When the Criminal Law Revision Committee met to draft what would become the Theft Act of 1968, it was undertaking a periodical revision of the criminal code that would have occurred even if Kempton Bunton had never hijacked The Duke of Wellington. Over the course of the life of any nation, a criminal code becomes rusty. Laws drafted a century before may be a poor fit for a changing society. Many such laws require repeal or amendment, and entirely new provisions become needed to address new ideas, technologies, and other unforeseen circumstances. Sometimes, though, the law must change not because of new dev
elopments but because a new case reveals the inadequacy or inanity of an old law.
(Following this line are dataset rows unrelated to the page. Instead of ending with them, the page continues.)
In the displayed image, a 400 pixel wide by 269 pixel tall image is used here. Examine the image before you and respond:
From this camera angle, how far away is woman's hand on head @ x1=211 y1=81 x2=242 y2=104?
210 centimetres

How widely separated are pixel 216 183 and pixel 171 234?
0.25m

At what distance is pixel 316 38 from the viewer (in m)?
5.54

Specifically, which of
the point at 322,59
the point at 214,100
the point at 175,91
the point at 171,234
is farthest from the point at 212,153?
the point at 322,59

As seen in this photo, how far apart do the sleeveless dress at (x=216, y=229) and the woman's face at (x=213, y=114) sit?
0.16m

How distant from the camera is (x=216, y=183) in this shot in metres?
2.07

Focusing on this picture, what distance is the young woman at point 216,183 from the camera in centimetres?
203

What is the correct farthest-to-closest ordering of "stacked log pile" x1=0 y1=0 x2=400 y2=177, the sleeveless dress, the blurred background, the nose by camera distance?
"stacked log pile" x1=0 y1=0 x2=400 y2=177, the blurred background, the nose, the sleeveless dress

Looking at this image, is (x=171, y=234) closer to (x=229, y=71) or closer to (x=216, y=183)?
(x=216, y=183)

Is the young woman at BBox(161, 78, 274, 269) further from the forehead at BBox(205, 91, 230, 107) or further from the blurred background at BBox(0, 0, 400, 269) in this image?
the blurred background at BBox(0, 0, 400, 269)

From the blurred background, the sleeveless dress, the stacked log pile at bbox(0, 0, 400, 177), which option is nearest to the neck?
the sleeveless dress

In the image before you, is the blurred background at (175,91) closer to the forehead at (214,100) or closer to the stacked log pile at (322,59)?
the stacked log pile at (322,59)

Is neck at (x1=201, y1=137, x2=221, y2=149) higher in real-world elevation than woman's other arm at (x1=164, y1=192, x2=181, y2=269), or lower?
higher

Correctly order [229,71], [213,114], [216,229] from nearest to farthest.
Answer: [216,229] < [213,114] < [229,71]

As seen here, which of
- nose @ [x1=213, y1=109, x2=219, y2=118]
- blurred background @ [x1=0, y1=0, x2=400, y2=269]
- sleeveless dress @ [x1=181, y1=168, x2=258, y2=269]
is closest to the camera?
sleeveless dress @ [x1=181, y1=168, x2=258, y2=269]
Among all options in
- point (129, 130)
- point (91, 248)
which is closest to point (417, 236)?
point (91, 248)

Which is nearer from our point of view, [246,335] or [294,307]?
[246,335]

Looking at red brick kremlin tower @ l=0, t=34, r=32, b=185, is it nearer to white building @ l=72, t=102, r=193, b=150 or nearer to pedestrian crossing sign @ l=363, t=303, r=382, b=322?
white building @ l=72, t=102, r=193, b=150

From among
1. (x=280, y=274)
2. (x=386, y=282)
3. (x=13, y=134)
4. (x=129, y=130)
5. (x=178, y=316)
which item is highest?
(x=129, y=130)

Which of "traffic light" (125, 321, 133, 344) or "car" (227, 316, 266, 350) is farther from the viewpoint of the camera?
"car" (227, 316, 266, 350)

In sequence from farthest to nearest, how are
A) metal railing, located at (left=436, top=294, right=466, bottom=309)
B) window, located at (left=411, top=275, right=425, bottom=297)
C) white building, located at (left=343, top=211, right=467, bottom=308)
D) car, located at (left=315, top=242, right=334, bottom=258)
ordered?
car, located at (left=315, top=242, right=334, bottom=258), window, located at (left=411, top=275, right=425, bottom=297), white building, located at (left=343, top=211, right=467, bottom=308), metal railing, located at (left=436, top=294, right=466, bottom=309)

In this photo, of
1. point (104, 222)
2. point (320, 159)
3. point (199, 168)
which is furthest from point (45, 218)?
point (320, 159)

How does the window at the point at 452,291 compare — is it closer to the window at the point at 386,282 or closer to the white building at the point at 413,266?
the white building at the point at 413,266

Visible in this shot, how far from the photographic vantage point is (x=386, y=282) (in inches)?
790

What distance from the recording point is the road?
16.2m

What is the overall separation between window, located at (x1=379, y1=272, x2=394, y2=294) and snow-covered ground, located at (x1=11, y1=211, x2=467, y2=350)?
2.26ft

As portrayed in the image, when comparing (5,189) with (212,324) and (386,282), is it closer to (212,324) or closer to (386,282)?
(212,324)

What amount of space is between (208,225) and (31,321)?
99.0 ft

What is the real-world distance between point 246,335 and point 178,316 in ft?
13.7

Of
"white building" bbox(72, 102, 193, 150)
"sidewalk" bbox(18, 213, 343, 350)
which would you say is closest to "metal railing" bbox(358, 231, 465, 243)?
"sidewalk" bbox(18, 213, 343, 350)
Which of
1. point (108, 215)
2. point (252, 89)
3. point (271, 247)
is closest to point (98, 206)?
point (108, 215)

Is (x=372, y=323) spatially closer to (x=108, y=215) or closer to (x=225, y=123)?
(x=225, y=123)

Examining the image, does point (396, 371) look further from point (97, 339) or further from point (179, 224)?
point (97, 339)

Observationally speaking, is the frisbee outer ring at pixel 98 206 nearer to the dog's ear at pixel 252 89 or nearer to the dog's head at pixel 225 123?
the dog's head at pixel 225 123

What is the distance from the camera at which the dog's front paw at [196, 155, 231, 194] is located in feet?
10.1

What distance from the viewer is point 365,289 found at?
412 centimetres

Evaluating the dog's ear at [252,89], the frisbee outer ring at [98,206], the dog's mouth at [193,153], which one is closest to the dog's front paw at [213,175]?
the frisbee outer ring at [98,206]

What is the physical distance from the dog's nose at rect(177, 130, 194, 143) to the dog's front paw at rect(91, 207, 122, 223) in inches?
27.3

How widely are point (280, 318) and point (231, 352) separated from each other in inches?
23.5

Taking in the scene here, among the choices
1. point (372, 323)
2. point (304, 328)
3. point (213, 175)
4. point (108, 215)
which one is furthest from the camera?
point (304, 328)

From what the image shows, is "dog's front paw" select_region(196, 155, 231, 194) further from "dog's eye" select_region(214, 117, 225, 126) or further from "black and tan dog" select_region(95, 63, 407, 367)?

In 1959 Parliament had created the committee to revise the criminal law. It was charged with making recommendations for a “simpler and more effective system of law . . . with reference to larceny and kindred offenses.” The committee worked for seven years, culminating in its May 1966 report presented to Parliament. The report reveals that Kempton Bunton’s trial in November 1965 had very much gotten the committee’s attention.
The obvious problem with the criminal code exposed by the case was the requirement that someone intend “permanently to deprive” his victim of the object taken. The implicit distinction between a legal “borrowing” (in which a borrower received no permission from an involuntary lender) and illegal theft made little sense. The committee acknowledged this problem, which it succinctly captured as follows in its final report: “There is certainly a case for making temporary deprivation punishable in circumstances in which it may involve dishonesty comparable with that involved in the theft and may cause serious loss or hardship. The taker gets the benefit of the property without payment, and the owner is correspondingly deprived.”
Surprisingly, however, the committee still felt the need to maintain the distinction between taking something with intent to return it whenever one chooses and taking with intent to keep forever. The former is in fact “essentially different from stealing,” and thus removing the requirement of intended permanent deprivation would mark “a considerable extension of the criminal law [not] called for by any existing social evil.” Accordingly, the committee report recommended maintaining the requirement of intent to deprive permanently as an element of theft.